▶ What you will do
In the data below, list each line from the one containing "Determine the order of" through the end of the data, inclusive, as a JSON array of strings with one string per line, omitting blank lines.

[BEGIN Given data]

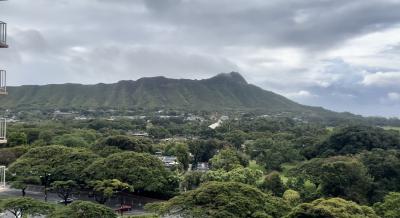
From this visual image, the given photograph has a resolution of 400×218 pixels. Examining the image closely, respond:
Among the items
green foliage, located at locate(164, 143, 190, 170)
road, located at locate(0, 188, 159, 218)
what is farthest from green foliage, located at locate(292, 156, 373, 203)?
green foliage, located at locate(164, 143, 190, 170)

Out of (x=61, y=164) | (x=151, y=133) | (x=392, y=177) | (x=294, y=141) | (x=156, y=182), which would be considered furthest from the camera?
(x=151, y=133)

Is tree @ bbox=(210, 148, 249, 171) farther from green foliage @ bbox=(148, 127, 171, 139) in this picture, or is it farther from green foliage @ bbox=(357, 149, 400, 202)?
green foliage @ bbox=(148, 127, 171, 139)

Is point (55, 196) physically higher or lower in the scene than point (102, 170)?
lower

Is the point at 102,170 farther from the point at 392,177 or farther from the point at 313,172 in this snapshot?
the point at 392,177

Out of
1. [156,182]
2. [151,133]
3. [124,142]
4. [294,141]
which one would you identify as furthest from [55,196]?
[151,133]

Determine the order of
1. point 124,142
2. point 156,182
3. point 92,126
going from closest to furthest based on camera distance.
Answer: point 156,182
point 124,142
point 92,126

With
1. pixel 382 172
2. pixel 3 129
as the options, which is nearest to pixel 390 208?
pixel 382 172

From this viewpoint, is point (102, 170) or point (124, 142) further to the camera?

[END Given data]

▶ Response to the exercise
[
  "Determine the order of",
  "1. point 124,142",
  "2. point 156,182",
  "3. point 92,126",
  "going from closest to furthest based on camera distance.",
  "Answer: point 156,182",
  "point 124,142",
  "point 92,126",
  "With",
  "1. pixel 382 172",
  "2. pixel 3 129",
  "as the options, which is nearest to pixel 390 208?",
  "pixel 382 172",
  "From this viewpoint, is point (102, 170) or point (124, 142) further to the camera?"
]